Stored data
______________________________

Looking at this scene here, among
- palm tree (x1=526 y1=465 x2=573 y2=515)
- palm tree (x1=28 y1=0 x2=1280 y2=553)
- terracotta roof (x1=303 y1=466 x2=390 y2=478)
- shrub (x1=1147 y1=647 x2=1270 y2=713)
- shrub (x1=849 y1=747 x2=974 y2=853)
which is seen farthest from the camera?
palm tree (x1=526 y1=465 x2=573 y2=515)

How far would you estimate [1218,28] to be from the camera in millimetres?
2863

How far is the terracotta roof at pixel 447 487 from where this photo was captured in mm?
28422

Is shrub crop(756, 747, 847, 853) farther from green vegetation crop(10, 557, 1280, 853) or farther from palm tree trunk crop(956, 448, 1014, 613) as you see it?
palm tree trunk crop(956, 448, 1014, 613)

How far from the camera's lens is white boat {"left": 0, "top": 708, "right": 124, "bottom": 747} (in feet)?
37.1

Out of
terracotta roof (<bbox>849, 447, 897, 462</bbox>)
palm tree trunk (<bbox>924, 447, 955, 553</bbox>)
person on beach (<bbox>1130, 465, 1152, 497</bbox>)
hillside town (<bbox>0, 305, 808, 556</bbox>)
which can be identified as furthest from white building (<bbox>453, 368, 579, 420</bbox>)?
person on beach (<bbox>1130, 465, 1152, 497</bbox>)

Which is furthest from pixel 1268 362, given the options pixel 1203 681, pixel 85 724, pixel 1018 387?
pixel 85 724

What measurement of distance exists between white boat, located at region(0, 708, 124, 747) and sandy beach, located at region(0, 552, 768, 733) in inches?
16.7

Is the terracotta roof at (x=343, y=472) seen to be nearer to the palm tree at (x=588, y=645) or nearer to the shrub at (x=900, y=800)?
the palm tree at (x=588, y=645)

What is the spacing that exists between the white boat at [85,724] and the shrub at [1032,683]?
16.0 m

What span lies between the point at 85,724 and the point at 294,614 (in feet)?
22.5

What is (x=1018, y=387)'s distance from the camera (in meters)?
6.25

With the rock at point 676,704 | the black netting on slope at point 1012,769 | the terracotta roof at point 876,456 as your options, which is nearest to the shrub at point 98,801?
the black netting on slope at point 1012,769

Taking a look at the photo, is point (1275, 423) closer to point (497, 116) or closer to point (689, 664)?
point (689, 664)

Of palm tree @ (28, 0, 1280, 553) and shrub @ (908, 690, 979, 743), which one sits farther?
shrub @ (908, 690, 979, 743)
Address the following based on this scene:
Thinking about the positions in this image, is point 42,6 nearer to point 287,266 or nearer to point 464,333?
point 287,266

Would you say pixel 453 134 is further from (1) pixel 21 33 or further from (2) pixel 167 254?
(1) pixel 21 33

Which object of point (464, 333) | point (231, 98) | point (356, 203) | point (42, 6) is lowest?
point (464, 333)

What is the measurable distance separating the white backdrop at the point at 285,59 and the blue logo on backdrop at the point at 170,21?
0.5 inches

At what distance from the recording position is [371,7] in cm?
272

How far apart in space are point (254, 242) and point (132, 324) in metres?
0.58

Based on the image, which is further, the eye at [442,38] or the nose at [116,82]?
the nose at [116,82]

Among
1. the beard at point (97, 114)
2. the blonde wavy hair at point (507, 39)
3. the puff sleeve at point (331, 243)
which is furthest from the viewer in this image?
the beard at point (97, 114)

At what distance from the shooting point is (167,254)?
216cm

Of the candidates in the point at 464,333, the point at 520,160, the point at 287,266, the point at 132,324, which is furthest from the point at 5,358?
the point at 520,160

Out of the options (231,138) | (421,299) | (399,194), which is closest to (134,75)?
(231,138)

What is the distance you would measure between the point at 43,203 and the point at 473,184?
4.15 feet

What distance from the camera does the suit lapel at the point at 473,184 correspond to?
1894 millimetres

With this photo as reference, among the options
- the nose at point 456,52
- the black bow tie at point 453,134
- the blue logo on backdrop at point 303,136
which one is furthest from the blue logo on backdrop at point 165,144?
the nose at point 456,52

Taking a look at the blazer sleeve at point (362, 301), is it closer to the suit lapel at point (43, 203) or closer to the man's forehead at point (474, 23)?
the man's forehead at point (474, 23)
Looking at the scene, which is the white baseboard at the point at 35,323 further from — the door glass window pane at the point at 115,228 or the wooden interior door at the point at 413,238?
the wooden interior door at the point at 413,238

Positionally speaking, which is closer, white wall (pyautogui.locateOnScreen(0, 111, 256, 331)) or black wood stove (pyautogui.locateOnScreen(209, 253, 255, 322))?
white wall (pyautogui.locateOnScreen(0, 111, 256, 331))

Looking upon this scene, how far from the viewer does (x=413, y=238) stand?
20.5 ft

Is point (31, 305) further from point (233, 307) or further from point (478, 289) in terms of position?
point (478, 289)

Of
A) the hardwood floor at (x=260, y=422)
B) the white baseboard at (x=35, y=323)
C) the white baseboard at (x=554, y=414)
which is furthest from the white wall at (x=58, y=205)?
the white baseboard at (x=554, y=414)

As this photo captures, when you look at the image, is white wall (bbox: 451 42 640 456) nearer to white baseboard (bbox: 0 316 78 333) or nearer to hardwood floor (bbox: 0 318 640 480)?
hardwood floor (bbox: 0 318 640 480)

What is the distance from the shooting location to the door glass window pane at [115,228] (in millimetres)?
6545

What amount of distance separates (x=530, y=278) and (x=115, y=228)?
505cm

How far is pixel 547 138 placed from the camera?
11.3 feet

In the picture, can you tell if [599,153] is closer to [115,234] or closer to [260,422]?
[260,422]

______________________________

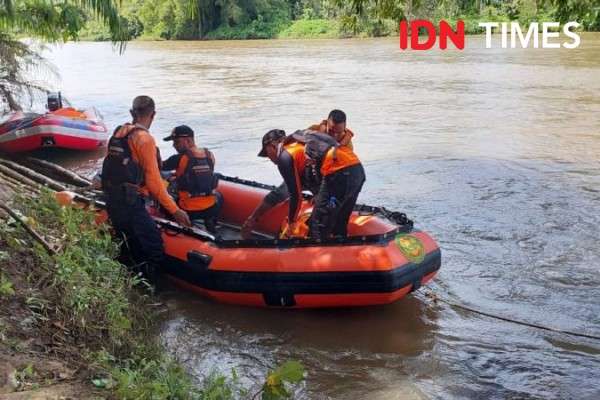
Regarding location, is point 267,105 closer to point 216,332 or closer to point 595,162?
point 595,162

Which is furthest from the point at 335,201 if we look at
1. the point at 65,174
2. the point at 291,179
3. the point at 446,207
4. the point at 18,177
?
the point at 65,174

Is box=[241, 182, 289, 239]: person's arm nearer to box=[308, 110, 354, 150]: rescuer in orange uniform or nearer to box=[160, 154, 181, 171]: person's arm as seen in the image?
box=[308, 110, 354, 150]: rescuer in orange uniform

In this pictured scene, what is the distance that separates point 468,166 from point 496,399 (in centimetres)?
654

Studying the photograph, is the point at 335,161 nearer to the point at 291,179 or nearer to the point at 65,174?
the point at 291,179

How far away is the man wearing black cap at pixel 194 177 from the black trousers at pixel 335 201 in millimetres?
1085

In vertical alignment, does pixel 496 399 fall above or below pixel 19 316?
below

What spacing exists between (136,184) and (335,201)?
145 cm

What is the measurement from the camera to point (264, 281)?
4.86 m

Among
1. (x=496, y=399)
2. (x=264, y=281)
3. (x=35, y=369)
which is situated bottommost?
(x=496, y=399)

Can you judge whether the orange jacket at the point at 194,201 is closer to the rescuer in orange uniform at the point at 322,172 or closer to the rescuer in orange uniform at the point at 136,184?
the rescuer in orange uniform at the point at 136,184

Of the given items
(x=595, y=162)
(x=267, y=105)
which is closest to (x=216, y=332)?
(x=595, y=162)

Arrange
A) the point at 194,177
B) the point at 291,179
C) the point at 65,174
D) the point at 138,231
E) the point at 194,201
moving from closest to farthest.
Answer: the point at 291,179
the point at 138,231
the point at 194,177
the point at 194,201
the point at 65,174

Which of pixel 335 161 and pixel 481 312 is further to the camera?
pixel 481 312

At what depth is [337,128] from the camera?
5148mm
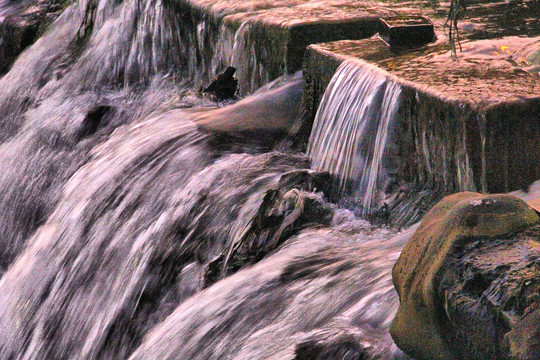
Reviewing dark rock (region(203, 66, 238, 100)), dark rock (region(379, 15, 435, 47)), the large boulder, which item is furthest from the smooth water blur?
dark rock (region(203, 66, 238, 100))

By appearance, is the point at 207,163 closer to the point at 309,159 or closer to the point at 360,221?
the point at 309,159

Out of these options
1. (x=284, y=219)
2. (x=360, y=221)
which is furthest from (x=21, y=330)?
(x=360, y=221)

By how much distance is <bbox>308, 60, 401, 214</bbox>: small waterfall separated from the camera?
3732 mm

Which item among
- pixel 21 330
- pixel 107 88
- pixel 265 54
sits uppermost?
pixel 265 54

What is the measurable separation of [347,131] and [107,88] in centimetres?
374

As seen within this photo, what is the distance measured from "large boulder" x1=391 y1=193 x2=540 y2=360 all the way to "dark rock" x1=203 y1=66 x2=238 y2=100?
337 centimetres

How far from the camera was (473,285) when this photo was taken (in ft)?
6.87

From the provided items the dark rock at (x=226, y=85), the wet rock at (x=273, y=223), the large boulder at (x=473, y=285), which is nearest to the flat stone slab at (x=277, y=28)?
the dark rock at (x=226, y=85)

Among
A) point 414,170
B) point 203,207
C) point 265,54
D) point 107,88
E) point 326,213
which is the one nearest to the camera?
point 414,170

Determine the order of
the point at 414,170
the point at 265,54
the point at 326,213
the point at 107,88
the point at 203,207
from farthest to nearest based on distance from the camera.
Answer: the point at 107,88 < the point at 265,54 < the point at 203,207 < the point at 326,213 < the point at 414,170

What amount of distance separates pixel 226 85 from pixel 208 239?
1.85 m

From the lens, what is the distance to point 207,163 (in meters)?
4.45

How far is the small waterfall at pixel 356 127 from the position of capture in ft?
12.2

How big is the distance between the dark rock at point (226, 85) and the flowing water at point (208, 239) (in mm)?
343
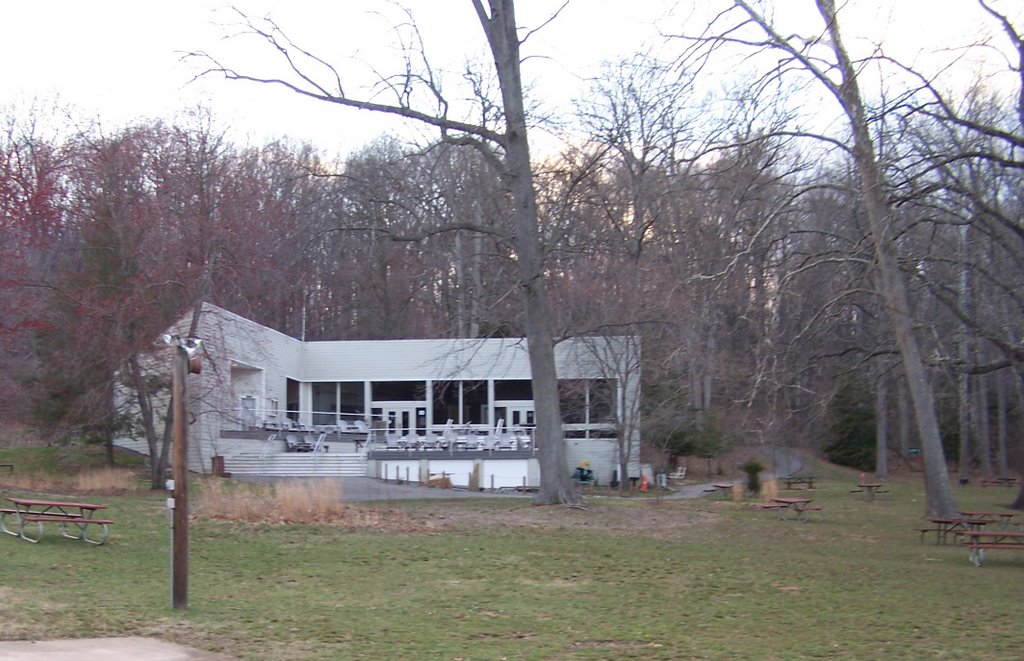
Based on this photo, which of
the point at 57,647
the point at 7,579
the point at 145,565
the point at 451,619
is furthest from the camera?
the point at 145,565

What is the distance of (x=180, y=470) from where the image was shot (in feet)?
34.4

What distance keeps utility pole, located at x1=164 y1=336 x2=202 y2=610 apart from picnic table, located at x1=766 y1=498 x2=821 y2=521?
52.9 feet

______________________________

◆ PROBLEM: List every line in the entries above that contains the string "exists", copying each line in full. Treat the match as case-sensitive.

◆ ANSWER BELOW:
What measurement of distance exists between white boat, located at region(0, 708, 124, 747) and sandy beach, located at region(0, 552, 768, 733) in inches?
What is the spacing that exists between the white boat at [85,724] and the shrub at [1032,683]?
What spacing exists between (136,184) and (335,201)?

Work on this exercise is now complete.